Work to complete:
a) Using the passage on greening Sydney, mark each statement yes or no and quote the words that decide it: (i) the target is a 50 per cent increase in tree canopy cover by 2030; (ii) placing a planter box on a public footpath requires a development application; (iii) the Green Sydney Plan will establish programs that support junior rangers.
b) Copy out the passage on greening Sydney word for word, starting at "More street trees, green" and ending at "stormwater run off.".

Passage given:

:::::

More street trees, green walls and plantings along footpaths will be part of a plan to help the City of Sydney green the city, increase habitat for local wildlife, improve air quality and filter stormwater run off.
“Having high-quality open space is very important for the health and happiness of our community,” Lord Mayor Clover Moore said. “We know that trees and other plantings help absorb carbon pollution and help cool our city.
Well landscaped streets also provide more enjoyable spaces for the local community and support local businesses and retailers by making our villages’ attractive destinations.
Our ambition is a 50 per cent increase to the canopy cover provided by trees by the year 2030.”
Under the Green Sydney Plan, the City will encourage the community to get involved by establishing programs that support volunteers, junior rangers and LandCare groups.
The City’s Footpath Gardening Policy has been developed to allow residents and businesses to place a planter box on a public footpath, or establish a garden on a verge or nature strip without a development application, subject to safety and access.

:::::

[Saved data entries]
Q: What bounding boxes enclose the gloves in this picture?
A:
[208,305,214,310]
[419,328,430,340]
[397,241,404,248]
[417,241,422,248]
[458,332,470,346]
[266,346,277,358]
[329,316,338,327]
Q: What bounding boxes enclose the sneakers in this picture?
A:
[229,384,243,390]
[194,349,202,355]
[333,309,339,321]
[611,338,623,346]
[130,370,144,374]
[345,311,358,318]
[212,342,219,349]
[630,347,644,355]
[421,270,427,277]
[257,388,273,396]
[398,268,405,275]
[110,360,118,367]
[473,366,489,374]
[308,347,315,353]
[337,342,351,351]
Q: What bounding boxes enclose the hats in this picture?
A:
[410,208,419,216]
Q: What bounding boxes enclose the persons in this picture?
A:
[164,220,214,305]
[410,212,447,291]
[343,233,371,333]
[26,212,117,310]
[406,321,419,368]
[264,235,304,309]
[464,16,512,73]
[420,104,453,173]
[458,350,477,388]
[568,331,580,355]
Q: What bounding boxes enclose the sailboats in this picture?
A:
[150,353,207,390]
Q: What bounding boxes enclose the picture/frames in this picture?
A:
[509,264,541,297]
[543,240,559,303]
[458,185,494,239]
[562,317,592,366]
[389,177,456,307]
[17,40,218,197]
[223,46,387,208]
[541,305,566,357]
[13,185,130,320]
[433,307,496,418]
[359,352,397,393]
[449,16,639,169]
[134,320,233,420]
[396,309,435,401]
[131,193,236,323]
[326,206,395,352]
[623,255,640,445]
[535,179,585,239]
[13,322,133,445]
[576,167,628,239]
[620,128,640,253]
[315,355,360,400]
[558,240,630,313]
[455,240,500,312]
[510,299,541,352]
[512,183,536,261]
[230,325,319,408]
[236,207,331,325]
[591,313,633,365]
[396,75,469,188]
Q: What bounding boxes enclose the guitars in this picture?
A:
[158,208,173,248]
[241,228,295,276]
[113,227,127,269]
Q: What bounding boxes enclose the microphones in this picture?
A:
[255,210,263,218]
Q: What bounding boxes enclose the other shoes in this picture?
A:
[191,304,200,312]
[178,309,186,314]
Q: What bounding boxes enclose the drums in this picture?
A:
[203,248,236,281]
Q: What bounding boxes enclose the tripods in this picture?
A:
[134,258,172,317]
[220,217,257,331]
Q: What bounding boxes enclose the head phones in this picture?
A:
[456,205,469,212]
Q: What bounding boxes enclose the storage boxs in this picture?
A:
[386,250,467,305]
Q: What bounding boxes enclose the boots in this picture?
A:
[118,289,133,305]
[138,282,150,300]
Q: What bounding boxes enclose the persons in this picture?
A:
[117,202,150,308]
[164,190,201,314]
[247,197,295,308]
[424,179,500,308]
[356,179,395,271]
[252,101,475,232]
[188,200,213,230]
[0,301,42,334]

:::::

Answers by task:
a)
(i) Yes: "Our ambition is a 50 per cent increase to the canopy cover provided by trees by the year 2030."
(ii) No: "without a development application, subject to safety and access"
(iii) Yes: "establishing programs that support volunteers, junior rangers and LandCare groups"

b)
More street trees, green walls and plantings along footpaths will be part of a plan to help the City of Sydney green the city, increase habitat for local wildlife, improve air quality and filter stormwater run off.